» TO DO:
1. Which wines in the wine tasting notes have a rating of 7? List all of them.
2. Reproduce the passage of the wine tasting notes word for word, starting at "Winemaker Flight –" and ending at "with moderate finish.".

» PROVIDED TEXT:
########################################
Harvest Flight (not tasted) – $5

Winemaker Flight – $10

  • 2007 Nth Degree Chardonnay – 7 – sweet cream butter, golden delicious apples.  Mild and pleasant for a lover of oaked-chardonnay.
  • 2008 Nth Degree Chardonnay – 5 – cloying and young, with bright acid and a green finish.  Needs time in the bottle.
  • 2007 Small Lot GSM – 8 – blackberry, black pepper, with moderate finish.
  • 2007 Nth Degree Syrah – 7 – smooth, supple mouthfeel and rich blackfruit.
  • 2006 Small Lot Cabernet Sauvignon (Napa Valley) – 7 – cocoa powder and bing dried cherries on the nose, but a little tannic on the palate.
  • 2007 Small Lot Duetto – 6 – a strange mix of yeastiness and plum; seems to be suffering a bit of split personality disorder.
  • 2007 Charles Wetmore Cabernet Sauvignon – 8 – really young and bright, but with a bit more time in the bottle, this will be an exceptional deal
  • 2006 Nth Degree Cabernet Sauvignon – 7 – soft, plush mouthfeel revealing strawberry, plum and vanilla flavors.
  • 2007 Nth Degree Cabernet Sauvignon – no rating – young, but beautiful.  Cherries, strawberries, cocoa, and a hint of cedar.  Will be amazing in 5-10 years.
  • 2008 Livermore Valley Cabernet Sauvignon (barrel tasting) – no rating – needs a lot of time and blending.  Very bright, with lime and berry on the front palate, and next to no finish.  Not surprising, given the age.  Needs a retasting.

This weekend was the annual wine club member appreciation and barrel tasting weekend at Wente.  Club members were able to visit any of the Wente family of wines (Wente, Tamas, Murrietta’s Well) and taste for free.  Additionally, each of the locations was not only serving their standards, but also thiefing from the barrel to showcase some up and comers.  A couple of close friends of mine live in the East Bay, so we invited them to come out and do some tasting with us, as much for the wine as for the company.

The Wente Estate Vineyards wine tasting room is newly remodeled and easily the most beautiful tasting room in Livermore Valley (at least, that I’ve been to).

The new tasting room.  This is the merch side, as opposed to the tasting side.

Service at the Winery can be fantastic, and can be iffy.  We were really fortunate that we got Jennifer today, who was extremely accommodating of our digressing into wedding conversation (the couple we were with is getting hitched in June) but who was also very knowledgeable about the wines at Wente.  She is the first one who has been able to tell us exactly where in the Napa Valley the Small Lot Cabernet Sauvignon came from.  Which was awesome!  She was also really sweet about giving us good explanations of the wines themselves, and regularly asked our thoughts.  It was very friendly, very familial.  We all appreciated her.

Jennifer, our hostess

I caught her talking/explaining about the Contraste (which I refuse to review, because its not ‘really’ a Wente, and I don’t like it.  So there. 🙂 )
########################################
» RECORDED INFORMATION:
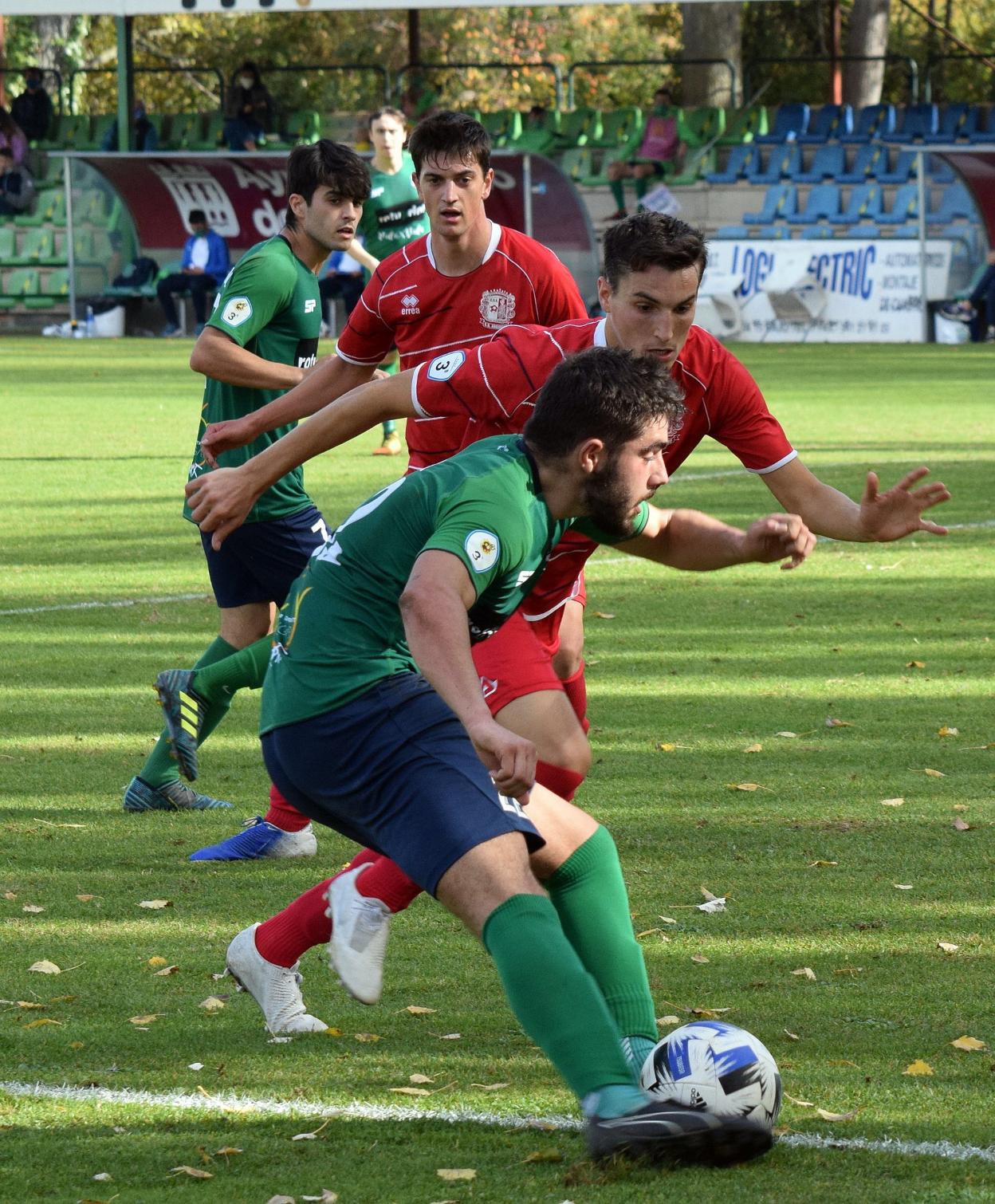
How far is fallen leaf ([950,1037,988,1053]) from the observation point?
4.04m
########################################
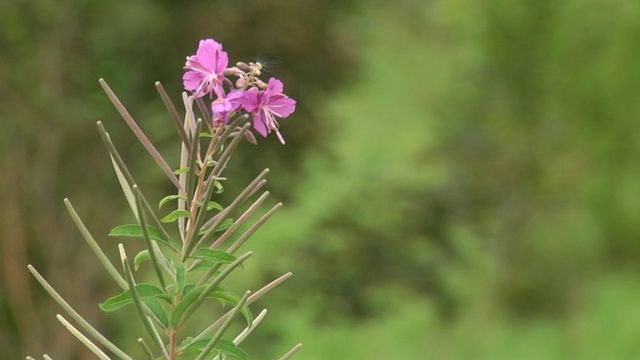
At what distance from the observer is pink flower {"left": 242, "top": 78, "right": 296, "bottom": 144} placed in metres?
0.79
########################################
» PROBLEM SOLUTIONS:
1.
- 2007 Nth Degree Chardonnay
- 2007 Nth Degree Syrah
- 2006 Small Lot Cabernet Sauvignon (Napa Valley)
- 2006 Nth Degree Cabernet Sauvignon

2.
Winemaker Flight – $10

  • 2007 Nth Degree Chardonnay – 7 – sweet cream butter, golden delicious apples.  Mild and pleasant for a lover of oaked-chardonnay.
  • 2008 Nth Degree Chardonnay – 5 – cloying and young, with bright acid and a green finish.  Needs time in the bottle.
  • 2007 Small Lot GSM – 8 – blackberry, black pepper, with moderate finish.